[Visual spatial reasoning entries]
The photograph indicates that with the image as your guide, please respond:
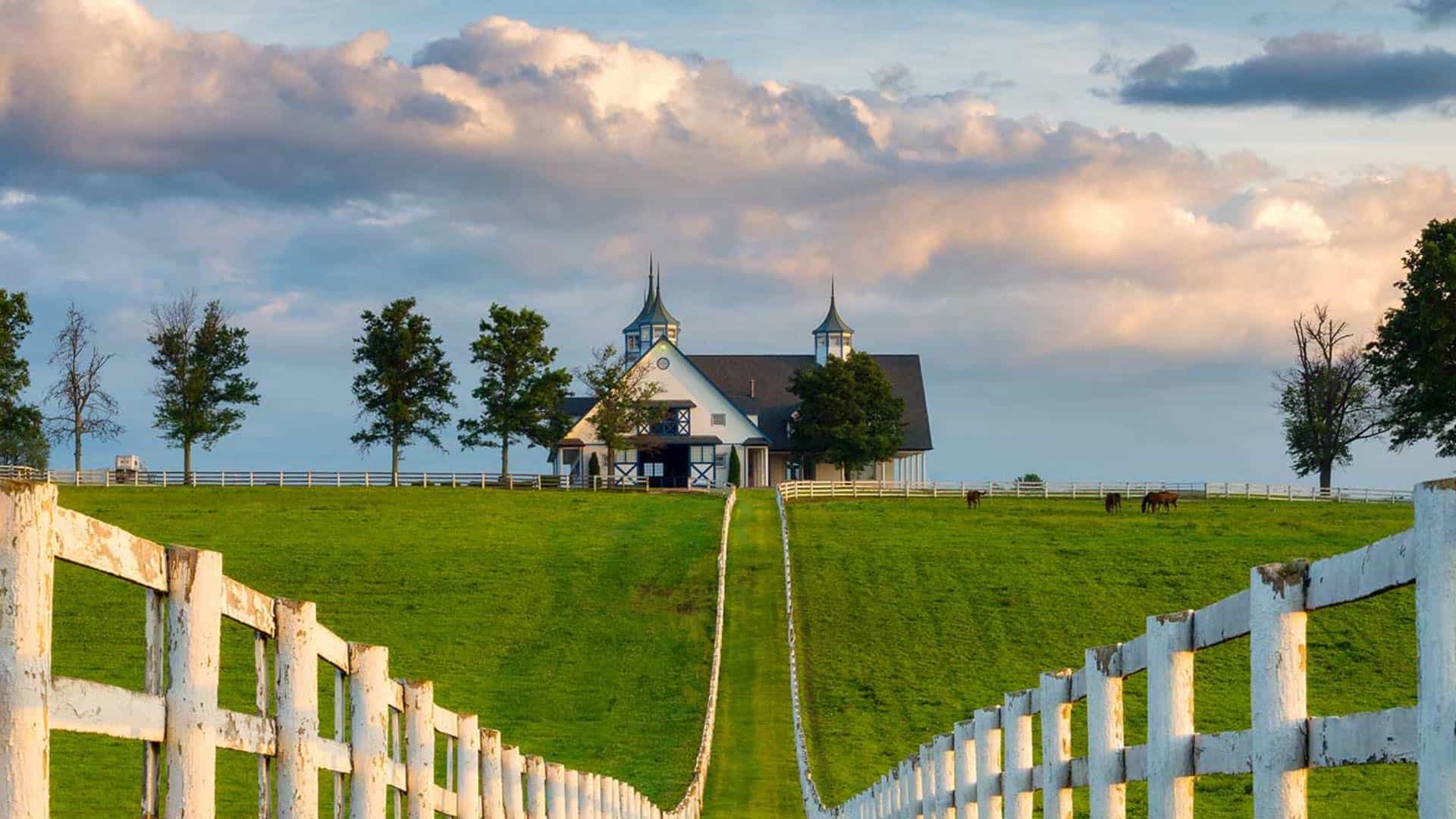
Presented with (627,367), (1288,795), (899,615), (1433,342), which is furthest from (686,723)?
(627,367)

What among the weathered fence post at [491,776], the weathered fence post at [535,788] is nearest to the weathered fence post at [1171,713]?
the weathered fence post at [491,776]

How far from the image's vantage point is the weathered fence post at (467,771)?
28.0 feet

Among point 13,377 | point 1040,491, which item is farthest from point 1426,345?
point 13,377

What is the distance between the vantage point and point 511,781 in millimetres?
9852

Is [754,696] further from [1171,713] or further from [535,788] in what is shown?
[1171,713]

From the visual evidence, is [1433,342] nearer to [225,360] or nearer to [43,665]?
[225,360]

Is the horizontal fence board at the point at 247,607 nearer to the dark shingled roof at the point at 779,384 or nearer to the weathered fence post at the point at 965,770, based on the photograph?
the weathered fence post at the point at 965,770

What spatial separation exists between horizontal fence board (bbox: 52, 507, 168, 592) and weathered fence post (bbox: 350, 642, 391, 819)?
7.77 ft

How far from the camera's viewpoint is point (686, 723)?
35375 millimetres

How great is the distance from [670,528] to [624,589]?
12.6 metres

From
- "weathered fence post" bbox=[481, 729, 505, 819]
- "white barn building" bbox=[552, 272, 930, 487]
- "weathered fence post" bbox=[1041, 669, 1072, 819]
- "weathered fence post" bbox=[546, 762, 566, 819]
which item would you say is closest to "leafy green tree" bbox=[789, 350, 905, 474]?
"white barn building" bbox=[552, 272, 930, 487]

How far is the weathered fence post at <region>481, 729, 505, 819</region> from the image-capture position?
9070 mm

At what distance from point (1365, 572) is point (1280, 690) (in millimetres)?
659

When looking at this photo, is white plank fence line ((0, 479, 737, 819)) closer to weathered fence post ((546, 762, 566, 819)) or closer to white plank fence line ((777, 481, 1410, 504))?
weathered fence post ((546, 762, 566, 819))
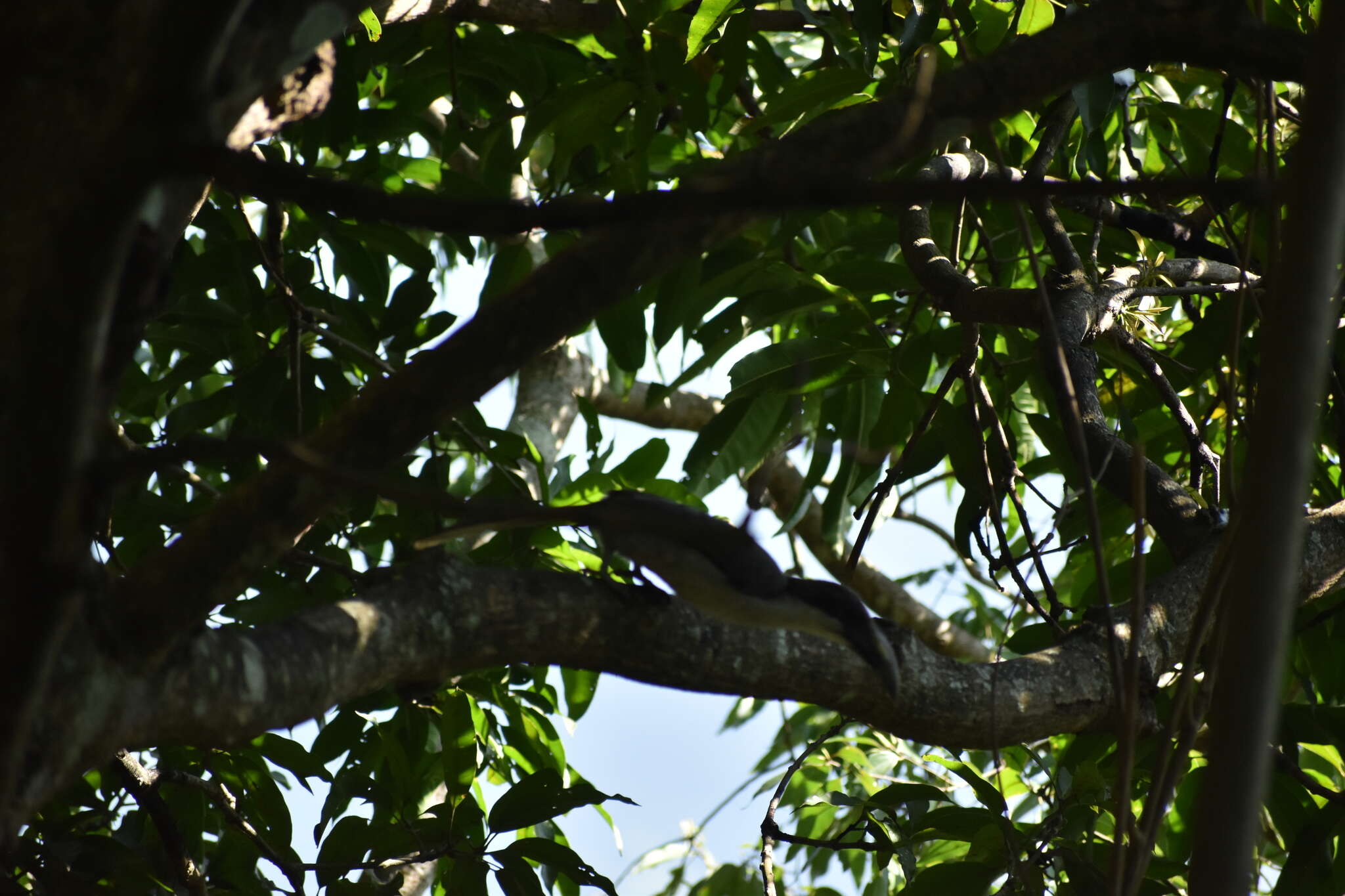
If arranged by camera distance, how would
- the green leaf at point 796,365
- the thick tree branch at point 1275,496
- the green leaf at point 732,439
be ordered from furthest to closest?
the green leaf at point 732,439 → the green leaf at point 796,365 → the thick tree branch at point 1275,496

Directions for this task: Change every "vantage point" to "camera position" in the entries above, keeping everything else unchanged, and leave the pictures out of your answer.

Right answer:
The photograph indicates that with the image as your guide, please respond:
Presented with (627,367), (1288,795), (899,615), (1433,342), which is furthest from (686,723)?
(627,367)

What among the weathered fence post at [491,776], the weathered fence post at [535,788] is nearest to the weathered fence post at [1171,713]?
the weathered fence post at [491,776]

How far from the image's camera position is the weathered fence post at (467,771)?
28.0 feet

Among point 13,377 | point 1040,491, which item is farthest from point 1426,345?
point 13,377

What is the distance between the camera position and point 511,781 in millimetres?
9852

Is [754,696] further from [1171,713] or further from [535,788] in what is shown?
[1171,713]

From the visual evidence, is [1433,342] nearer to [225,360] or nearer to [43,665]?
[225,360]

Is the horizontal fence board at the point at 247,607 nearer to the dark shingled roof at the point at 779,384 or nearer to the weathered fence post at the point at 965,770, based on the photograph?
the weathered fence post at the point at 965,770

What spatial separation exists between horizontal fence board (bbox: 52, 507, 168, 592) and weathered fence post (bbox: 350, 642, 391, 819)?
7.77 ft

How far from the camera's viewpoint is point (686, 723)?
35375 millimetres

How great is the distance from [670,528] to [624,589]?
12.6 metres

From
- "weathered fence post" bbox=[481, 729, 505, 819]
- "white barn building" bbox=[552, 272, 930, 487]
- "weathered fence post" bbox=[1041, 669, 1072, 819]
- "weathered fence post" bbox=[546, 762, 566, 819]
which item would you say is closest to "leafy green tree" bbox=[789, 350, 905, 474]?
"white barn building" bbox=[552, 272, 930, 487]

How far is the weathered fence post at <region>481, 729, 505, 819</region> from the image-capture position?
9070 mm

At what distance from point (1365, 572) is point (1280, 690) (in millimetres)?
659

When looking at this photo, is white plank fence line ((0, 479, 737, 819)) closer to weathered fence post ((546, 762, 566, 819)) or closer to white plank fence line ((777, 481, 1410, 504))?
weathered fence post ((546, 762, 566, 819))
If arranged by camera distance, how would
- the green leaf at point 796,365
- the thick tree branch at point 1275,496
- the green leaf at point 732,439
be ordered from furthest to closest?
the green leaf at point 732,439 → the green leaf at point 796,365 → the thick tree branch at point 1275,496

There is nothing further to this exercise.